### [SEITENTEXT]
+++++

Marx hatte in seiner „Kritik des Gothaer Programms (1891 [verfaßt 1875])“ der – damals noch nicht vom Kommunismus geschiedenen – Sozialdemokratie geschrieben: „In einer höheren Phase der kommunistischen Gesellschaft, nachdem die knechtende Unterordnung der Individuen unter die Teilung der Arbeit, damit auch der Gegensatz geistiger und körperlicher Arbeit verschwunden ist; nachdem die Arbeit nicht nur Mittel zum Leben, sondern selbst das erste Lebensbedürfnis geworden; nachdem mit der allseitigen Entwicklung der Individuen auch ihre* Produktivkräfte gewachsen und alle Springquellen des genossenschaftlichen Reichtums voller fließen – erst dann kann der enge bürgerliche Rechtshorizont ganz überschritten werden und die Gesellschaft auf ihre Fahne schreiben: Jeder nach seinen Fähigkeiten, jedem nach seinen Bedürfnissen!“** – Wenn die Sozialdemokratie ein Dreivierteljahrhundert später nun voraussetzte, daß doch jeder Deutsche arbeiten wolle, daß die Arbeit ihm – zumindest fast – das erste Lebensbedürfnis sei, dann konnte sie die Parole ausgeben: Jeder nach seinen Fähigkeiten, jedem nach seinen Bedürfnissen! Sie nahm damit den Kommunismus vorweg, ohne Veränderung der Produktionsverhältnisse, durch einen möglichst hohem Konsum für alle nach deren Belieben. Statt einer Steigerung der Produktivität „ist jetzt die Erhöhung der Konsumrate anzustreben.“***

* Textvariante: die

** kursiv von mir, vO

*** West-Berliner Aktionsprogramm (1954), Einkommensverteilung

Dieses allzu positive Menschenverständnis geht davon aus, daß doch alle arbeitswillig seien; sind sie faul, dann muß die Gesellschaft daran schuld sein, die einen negativen Einfluß ausgeübt hat, der zu einer scheinbaren Abneigung gegen Arbeit führt; dies ließe sich gewiß therapieren, und solchen Entwicklungen vorbeugen wird eine angemessene Pädagogik. Wie jeder Erwachsene grundsätzlich leistungswillig ist, so jeder Schüler wißbegierig. Daher ist das Lernen in der Schule so zu gestalten, daß es Spaß macht. Es ist doch eine reaktionäre Mär, wenn von unabdingbarer Selbstüberwindung, Mühe und Verzicht fabuliert wird. – [Weil doch alle arbeitswillig seien], beruht die jetzige Verteilung des Konsums eher auf bloßen Zufällen und Ungerechtigkeiten: „Die heutige Verteilung des Volkseinkommens und des Volksvermögens ist (jedoch) nicht in erster Linie das Ergebnis von Fleiß und Tüchtigkeit, sondern sehr weitgehend ein Resultat blinder Zufälle, politischer Gewalt, massenhafter Vermögensvernichtung und ökonomischer Ausbeutung.“* Dem wird der möglichst hohe Konsum für alle entgegengesetzt. – Freilich will man weiter für die Interessen der Arbeitnehmer eintreten, für deren angemessene Entlohnung, doch zugleich sollen alle übrigen annähernd ebenso viel erhalten. – Es verhält sich so, wie im Märchen von Ali Baba: Wenn man denselben Zinken, der ein bestimmtes Haus markieren soll, anschließend an allen übrigen in der Umgebung anbringt, hebt man seine Bedeutung auf.

+++++

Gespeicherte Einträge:
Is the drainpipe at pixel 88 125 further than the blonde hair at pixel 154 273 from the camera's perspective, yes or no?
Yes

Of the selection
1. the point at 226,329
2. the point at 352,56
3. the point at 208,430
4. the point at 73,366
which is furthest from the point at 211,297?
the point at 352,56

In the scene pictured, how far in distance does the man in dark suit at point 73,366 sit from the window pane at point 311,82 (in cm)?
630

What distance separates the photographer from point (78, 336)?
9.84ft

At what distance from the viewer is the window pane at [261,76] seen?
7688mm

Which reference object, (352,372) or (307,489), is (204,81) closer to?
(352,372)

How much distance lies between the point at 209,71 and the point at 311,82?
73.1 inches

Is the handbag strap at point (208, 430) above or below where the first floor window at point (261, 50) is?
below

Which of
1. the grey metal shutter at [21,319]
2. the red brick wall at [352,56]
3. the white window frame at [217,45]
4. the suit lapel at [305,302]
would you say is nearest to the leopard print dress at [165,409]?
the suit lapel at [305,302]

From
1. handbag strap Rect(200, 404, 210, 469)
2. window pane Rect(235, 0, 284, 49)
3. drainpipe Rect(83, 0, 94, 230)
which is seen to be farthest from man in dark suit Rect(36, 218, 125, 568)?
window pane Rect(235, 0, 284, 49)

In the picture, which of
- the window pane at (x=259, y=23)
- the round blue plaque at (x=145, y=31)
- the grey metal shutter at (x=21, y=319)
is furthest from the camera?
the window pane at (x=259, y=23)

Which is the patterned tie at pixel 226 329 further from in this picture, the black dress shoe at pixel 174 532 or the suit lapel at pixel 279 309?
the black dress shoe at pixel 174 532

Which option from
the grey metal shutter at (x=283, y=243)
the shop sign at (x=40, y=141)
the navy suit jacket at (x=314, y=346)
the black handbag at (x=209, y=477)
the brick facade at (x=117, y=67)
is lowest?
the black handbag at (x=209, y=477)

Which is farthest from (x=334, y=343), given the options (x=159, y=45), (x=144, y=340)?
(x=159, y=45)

+++++

### [ZU BEARBEITENDE AUFGABEN]
1 – Zählen Sie alle Ursachen auf, denen das Zitat im Seitentext die heutige Verteilung des Volkseinkommens und des Volksvermögens sehr weitgehend zuschreibt.
2 – In welchem Jahr wurde die „Kritik des Gothaer Programms“ laut Seitentext verfasst?

### [LÖSUNGEN]
1 – Das Zitat nennt blinde Zufälle, politische Gewalt, massenhafte Vermögensvernichtung und ökonomische Ausbeutung.

2 – Sie wurde 1875 verfasst.